Hubo una época en que el único momento de mi jornada que valía la pena era aquel en que tenía que bajar a la sala de cultivos celulares. Era una sala aislada, con doble puerta para evitar contaminaciones y que, habitualmente, garantizaba soledad. El trabajo manual y repetitivo permitía, además, desconectar. Allí me bajaba yo con auriculares y pasaba horas entre tubos y placas cantando sin reparo. Por aquellos días había sacado su primer disco Vetusta Morla (Un día en el mundo) y de tanto escucharlo me permití sustituir en la sala la voz de Pucho a base de volumen, voluntad y poco más.
Tiempo después supe que una sala aislada no es necesariamente una sala insonorizada, y que los caminos de los conductos de ventilación son inescrutables. Se había extendido un rumor por el instituto: en cierto microscopio se hace muy difícil trabajar porque de algún lado no para de salir una voz desafinada pretendiendo algo que nadie termina de entender.
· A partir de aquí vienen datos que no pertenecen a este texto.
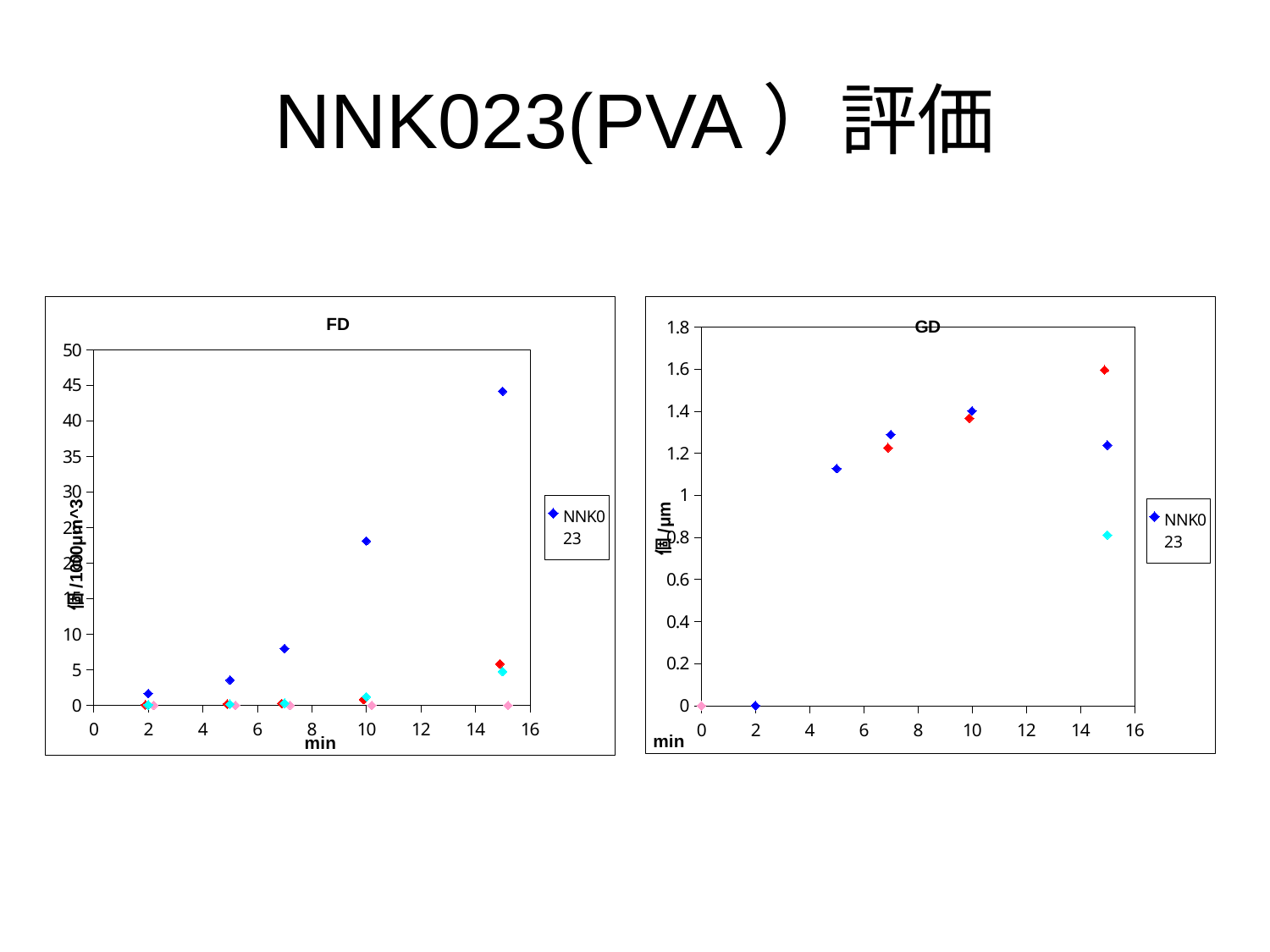
In the GD chart, is the cyan value at 15 min greater or less than 1? less What is the title of the chart on the right? GD What kind of chart is the FD chart on the left? scatter chart In the FD chart, is the blue value at 7 min greater or less than 10? less In the GD chart, which is larger at 15 min: the red value or the cyan value? red In the GD chart, do the blue values rise or fall as time increases from 2 to 10 min? rise In the FD chart, which is larger for the blue series: the value at 10 min or the value at 15 min? 15 min In the FD chart, is the blue value at 10 min greater or less than 20? greater In the FD chart, do the blue values rise or fall as time increases from 2 to 15 min? rise What is the x-axis label on the FD chart? min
El trabajo, igual de infructuoso, se tornó silencioso y un agosto falleció. El mayor rédito profesional que obtuve fueron los amigos que aún me acompañan. Y gracias a eso.
Han pasado diez años. Ahora respeto muchísimo más los conductos de ventilación y a la gente que sabe cantar. Y Vetusta Morla tiene disco nuevo. Mismo sitio, distinto lugar.